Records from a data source
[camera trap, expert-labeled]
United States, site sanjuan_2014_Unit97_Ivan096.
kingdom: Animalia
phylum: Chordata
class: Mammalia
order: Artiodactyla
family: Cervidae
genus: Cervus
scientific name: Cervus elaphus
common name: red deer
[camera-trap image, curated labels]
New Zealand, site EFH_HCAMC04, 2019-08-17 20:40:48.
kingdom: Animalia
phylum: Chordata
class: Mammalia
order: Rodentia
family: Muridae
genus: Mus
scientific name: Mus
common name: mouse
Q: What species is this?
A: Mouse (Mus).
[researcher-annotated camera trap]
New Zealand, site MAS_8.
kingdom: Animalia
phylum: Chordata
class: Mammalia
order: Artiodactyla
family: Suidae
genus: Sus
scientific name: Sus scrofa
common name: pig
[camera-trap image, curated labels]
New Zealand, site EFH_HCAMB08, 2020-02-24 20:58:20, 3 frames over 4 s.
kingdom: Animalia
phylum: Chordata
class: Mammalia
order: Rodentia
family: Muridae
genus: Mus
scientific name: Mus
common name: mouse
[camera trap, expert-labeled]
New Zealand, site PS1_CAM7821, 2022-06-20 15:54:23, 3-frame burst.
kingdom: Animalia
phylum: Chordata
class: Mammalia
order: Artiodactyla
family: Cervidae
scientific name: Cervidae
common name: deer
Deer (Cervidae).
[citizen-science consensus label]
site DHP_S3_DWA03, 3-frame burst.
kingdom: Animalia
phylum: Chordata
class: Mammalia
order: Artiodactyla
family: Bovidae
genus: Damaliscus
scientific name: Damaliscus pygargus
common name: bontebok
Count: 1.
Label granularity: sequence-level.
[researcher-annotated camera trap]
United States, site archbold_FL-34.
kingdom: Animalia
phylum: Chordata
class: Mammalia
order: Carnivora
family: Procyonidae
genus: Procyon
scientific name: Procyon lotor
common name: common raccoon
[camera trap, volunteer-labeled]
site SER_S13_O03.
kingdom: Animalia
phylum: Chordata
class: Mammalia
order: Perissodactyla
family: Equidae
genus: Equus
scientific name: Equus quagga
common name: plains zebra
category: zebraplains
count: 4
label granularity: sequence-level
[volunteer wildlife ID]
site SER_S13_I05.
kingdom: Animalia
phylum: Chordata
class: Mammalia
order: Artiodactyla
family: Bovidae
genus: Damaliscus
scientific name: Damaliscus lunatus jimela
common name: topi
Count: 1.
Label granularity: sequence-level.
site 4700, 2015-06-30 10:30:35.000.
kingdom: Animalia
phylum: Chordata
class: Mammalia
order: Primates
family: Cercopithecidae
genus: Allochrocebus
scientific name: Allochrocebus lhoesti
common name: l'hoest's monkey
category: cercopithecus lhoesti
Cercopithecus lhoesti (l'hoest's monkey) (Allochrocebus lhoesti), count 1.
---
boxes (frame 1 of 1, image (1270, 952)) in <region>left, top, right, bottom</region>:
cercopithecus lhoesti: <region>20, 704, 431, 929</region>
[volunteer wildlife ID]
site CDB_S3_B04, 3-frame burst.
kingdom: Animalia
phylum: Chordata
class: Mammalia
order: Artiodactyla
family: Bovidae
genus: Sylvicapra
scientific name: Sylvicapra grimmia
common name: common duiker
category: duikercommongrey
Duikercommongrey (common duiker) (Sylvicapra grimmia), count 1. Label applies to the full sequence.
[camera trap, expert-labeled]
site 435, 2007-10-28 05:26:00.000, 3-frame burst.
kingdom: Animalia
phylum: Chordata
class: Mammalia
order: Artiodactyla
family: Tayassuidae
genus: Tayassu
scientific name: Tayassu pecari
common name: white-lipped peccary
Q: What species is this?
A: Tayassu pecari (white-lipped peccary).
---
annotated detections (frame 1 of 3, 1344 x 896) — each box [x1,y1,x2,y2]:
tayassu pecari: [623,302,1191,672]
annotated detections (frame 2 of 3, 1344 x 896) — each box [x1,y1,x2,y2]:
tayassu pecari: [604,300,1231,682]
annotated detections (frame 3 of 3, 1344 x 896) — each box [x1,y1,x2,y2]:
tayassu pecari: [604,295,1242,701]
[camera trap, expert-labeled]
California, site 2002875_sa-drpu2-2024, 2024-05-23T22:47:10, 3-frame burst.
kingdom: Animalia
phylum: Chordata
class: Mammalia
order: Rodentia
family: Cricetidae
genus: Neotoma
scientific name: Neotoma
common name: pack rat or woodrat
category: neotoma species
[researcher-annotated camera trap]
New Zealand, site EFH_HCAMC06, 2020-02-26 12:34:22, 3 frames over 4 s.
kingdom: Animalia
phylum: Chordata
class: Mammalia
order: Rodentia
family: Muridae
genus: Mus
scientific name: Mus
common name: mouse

§ **Exercise description**
Restate the data above exactly, keeping each word as it stands.

§ **Task response**
[camera trap, expert-labeled]
United States, site sanjuan_2014_Unit97_Ivan096.
kingdom: Animalia
phylum: Chordata
class: Mammalia
order: Artiodactyla
family: Cervidae
genus: Cervus
scientific name: Cervus elaphus
common name: red deer
[camera-trap image, curated labels]
New Zealand, site EFH_HCAMC04, 2019-08-17 20:40:48.
kingdom: Animalia
phylum: Chordata
class: Mammalia
order: Rodentia
family: Muridae
genus: Mus
scientific name: Mus
common name: mouse
Q: What species is this?
A: Mouse (Mus).
[researcher-annotated camera trap]
New Zealand, site MAS_8.
kingdom: Animalia
phylum: Chordata
class: Mammalia
order: Artiodactyla
family: Suidae
genus: Sus
scientific name: Sus scrofa
common name: pig
[camera-trap image, curated labels]
New Zealand, site EFH_HCAMB08, 2020-02-24 20:58:20, 3 frames over 4 s.
kingdom: Animalia
phylum: Chordata
class: Mammalia
order: Rodentia
family: Muridae
genus: Mus
scientific name: Mus
common name: mouse
[camera trap, expert-labeled]
New Zealand, site PS1_CAM7821, 2022-06-20 15:54:23, 3-frame burst.
kingdom: Animalia
phylum: Chordata
class: Mammalia
order: Artiodactyla
family: Cervidae
scientific name: Cervidae
common name: deer
Deer (Cervidae).
[citizen-science consensus label]
site DHP_S3_DWA03, 3-frame burst.
kingdom: Animalia
phylum: Chordata
class: Mammalia
order: Artiodactyla
family: Bovidae
genus: Damaliscus
scientific name: Damaliscus pygargus
common name: bontebok
Count: 1.
Label granularity: sequence-level.
[researcher-annotated camera trap]
United States, site archbold_FL-34.
kingdom: Animalia
phylum: Chordata
class: Mammalia
order: Carnivora
family: Procyonidae
genus: Procyon
scientific name: Procyon lotor
common name: common raccoon
[camera trap, volunteer-labeled]
site SER_S13_O03.
kingdom: Animalia
phylum: Chordata
class: Mammalia
order: Perissodactyla
family: Equidae
genus: Equus
scientific name: Equus quagga
common name: plains zebra
category: zebraplains
count: 4
label granularity: sequence-level
[volunteer wildlife ID]
site SER_S13_I05.
kingdom: Animalia
phylum: Chordata
class: Mammalia
order: Artiodactyla
family: Bovidae
genus: Damaliscus
scientific name: Damaliscus lunatus jimela
common name: topi
Count: 1.
Label granularity: sequence-level.
site 4700, 2015-06-30 10:30:35.000.
kingdom: Animalia
phylum: Chordata
class: Mammalia
order: Primates
family: Cercopithecidae
genus: Allochrocebus
scientific name: Allochrocebus lhoesti
common name: l'hoest's monkey
category: cercopithecus lhoesti
Cercopithecus lhoesti (l'hoest's monkey) (Allochrocebus lhoesti), count 1.
---
boxes (frame 1 of 1, image (1270, 952)) in <region>left, top, right, bottom</region>:
cercopithecus lhoesti: <region>20, 704, 431, 929</region>
[volunteer wildlife ID]
site CDB_S3_B04, 3-frame burst.
kingdom: Animalia
phylum: Chordata
class: Mammalia
order: Artiodactyla
family: Bovidae
genus: Sylvicapra
scientific name: Sylvicapra grimmia
common name: common duiker
category: duikercommongrey
Duikercommongrey (common duiker) (Sylvicapra grimmia), count 1. Label applies to the full sequence.
[camera trap, expert-labeled]
site 435, 2007-10-28 05:26:00.000, 3-frame burst.
kingdom: Animalia
phylum: Chordata
class: Mammalia
order: Artiodactyla
family: Tayassuidae
genus: Tayassu
scientific name: Tayassu pecari
common name: white-lipped peccary
Q: What species is this?
A: Tayassu pecari (white-lipped peccary).
---
annotated detections (frame 1 of 3, 1344 x 896) — each box [x1,y1,x2,y2]:
tayassu pecari: [623,302,1191,672]
annotated detections (frame 2 of 3, 1344 x 896) — each box [x1,y1,x2,y2]:
tayassu pecari: [604,300,1231,682]
annotated detections (frame 3 of 3, 1344 x 896) — each box [x1,y1,x2,y2]:
tayassu pecari: [604,295,1242,701]
[camera trap, expert-labeled]
California, site 2002875_sa-drpu2-2024, 2024-05-23T22:47:10, 3-frame burst.
kingdom: Animalia
phylum: Chordata
class: Mammalia
order: Rodentia
family: Cricetidae
genus: Neotoma
scientific name: Neotoma
common name: pack rat or woodrat
category: neotoma species
[researcher-annotated camera trap]
New Zealand, site EFH_HCAMC06, 2020-02-26 12:34:22, 3 frames over 4 s.
kingdom: Animalia
phylum: Chordata
class: Mammalia
order: Rodentia
family: Muridae
genus: Mus
scientific name: Mus
common name: mouse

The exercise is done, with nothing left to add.